(Data for processing begins)

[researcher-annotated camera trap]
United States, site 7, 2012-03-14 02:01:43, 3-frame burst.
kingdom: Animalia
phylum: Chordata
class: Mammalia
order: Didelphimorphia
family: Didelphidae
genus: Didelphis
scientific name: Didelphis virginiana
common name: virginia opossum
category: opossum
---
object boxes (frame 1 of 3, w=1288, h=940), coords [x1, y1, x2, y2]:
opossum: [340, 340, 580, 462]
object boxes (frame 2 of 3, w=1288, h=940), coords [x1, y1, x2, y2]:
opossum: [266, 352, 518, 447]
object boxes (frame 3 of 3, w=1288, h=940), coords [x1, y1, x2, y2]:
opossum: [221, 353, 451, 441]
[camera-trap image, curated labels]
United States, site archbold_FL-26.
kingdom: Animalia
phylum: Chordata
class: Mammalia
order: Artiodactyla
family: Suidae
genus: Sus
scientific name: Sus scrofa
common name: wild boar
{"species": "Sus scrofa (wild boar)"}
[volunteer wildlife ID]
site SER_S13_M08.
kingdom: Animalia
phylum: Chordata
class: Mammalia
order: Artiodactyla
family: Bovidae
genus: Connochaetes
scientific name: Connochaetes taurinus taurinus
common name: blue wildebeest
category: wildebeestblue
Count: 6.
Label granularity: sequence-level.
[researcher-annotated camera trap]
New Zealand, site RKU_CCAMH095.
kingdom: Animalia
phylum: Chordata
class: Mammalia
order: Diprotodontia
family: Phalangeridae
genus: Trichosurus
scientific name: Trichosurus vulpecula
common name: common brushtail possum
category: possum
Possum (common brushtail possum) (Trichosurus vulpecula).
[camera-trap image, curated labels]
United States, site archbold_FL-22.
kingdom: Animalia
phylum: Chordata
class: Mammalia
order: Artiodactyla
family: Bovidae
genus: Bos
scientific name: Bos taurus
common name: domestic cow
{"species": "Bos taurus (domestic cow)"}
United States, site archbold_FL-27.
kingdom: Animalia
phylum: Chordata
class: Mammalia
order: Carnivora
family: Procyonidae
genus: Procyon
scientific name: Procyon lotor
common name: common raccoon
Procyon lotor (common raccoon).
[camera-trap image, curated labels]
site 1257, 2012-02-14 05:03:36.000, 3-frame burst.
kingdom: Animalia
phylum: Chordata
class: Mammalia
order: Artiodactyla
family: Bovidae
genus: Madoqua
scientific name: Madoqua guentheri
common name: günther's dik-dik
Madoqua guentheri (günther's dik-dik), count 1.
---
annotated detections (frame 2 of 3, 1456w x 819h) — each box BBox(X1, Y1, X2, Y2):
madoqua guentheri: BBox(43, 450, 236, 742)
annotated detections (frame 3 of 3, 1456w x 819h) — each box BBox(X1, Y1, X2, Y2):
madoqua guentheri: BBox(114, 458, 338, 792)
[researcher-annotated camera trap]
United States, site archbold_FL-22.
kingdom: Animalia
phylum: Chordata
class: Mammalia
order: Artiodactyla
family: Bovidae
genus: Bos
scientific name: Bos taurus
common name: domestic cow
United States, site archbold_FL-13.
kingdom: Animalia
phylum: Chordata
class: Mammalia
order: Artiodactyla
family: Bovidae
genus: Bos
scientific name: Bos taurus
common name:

(Data for processing ends)

About this task — Within the entries above, report how many lines include "United", and keep the answer to the number.

Expected output — 6